How bone density and sleep change over time
In people’s early- to mid-20s, they reach what is called peak bone mineral density, which is higher for men than it is for women, Swanson said. This peak is one of the main determinants of fracture risk later in life.
Bone density mostly plateaus for a couple of decades. Then, when women enter the menopausal transition, they experience accelerated bone loss. Men also experience bone density decline as they age.
Sleep patterns also evolve over time. As people get older, their total sleep time decreases, and their sleep composition changes. For instance, sleep latency, which is the time it takes to fall asleep, increases with age. On the other hand, slow wave sleep, which is deep restorative sleep, decreases as we age.
“And it’s not just sleep duration and composition that change. Circadian phase preference also changes across the lifespan in both men and women,” Swanson said, referring to people’s preference for when they go to sleep and when they wake up.
How is sleep linked to bone health?
Genes that control our internal clock are present in all of our bone cells, Swanson said.
“When these cells resorb and form bone, they release certain substances into the blood that let us estimate how much bone turnover is going on at a given time,” she said.

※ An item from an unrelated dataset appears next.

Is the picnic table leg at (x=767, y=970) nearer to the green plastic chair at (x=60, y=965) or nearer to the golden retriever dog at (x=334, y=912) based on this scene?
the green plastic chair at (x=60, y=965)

These markers of bone resorption and formation follow a daily rhythm. The amplitude of this rhythm is larger for markers of bone resorption than it is for markers of bone formation, she said.
“This rhythmicity is likely important for normal bone metabolism and suggests that sleep and circadian disturbance could directly affect bone health,” she said.
Researching the connection between sleep and bone health
To further understand this relationship, Swanson and colleagues researched how markers of bone turnover responded to cumulative sleep restriction and circadian disruption.
For this study, participants lived in a completely controlled inpatient environment. The participants did not know what time it was, and they were put on a 28-hour schedule instead of a 24-hour day.
“This circadian disruption is designed to simulate the stresses endured during rotating night shift work and is roughly equivalent to flying four time zones west every day for three weeks,” she said. “The protocol also caused participants to get less sleep.”
The research team measured bone turnover markers at the beginning and end of this intervention and found significant detrimental changes in bone turnover in both men and women in response to the sleep and circadian disruption. The detrimental changes included declines in markers of bone formation that were significantly greater in younger individuals in both sexes compared to the older individuals.
In addition, young women showed significant increases in the bone resorption marker.
If a person is forming less bone while still resorbing the same amount – or even more – then, over time, that could lead to bone loss, osteoporosis, and increased fracture risk, Swanson said.
“And sex and age may play an important role, with younger women potentially being the most susceptible to the detrimental impact of poor sleep on bone health,” she said.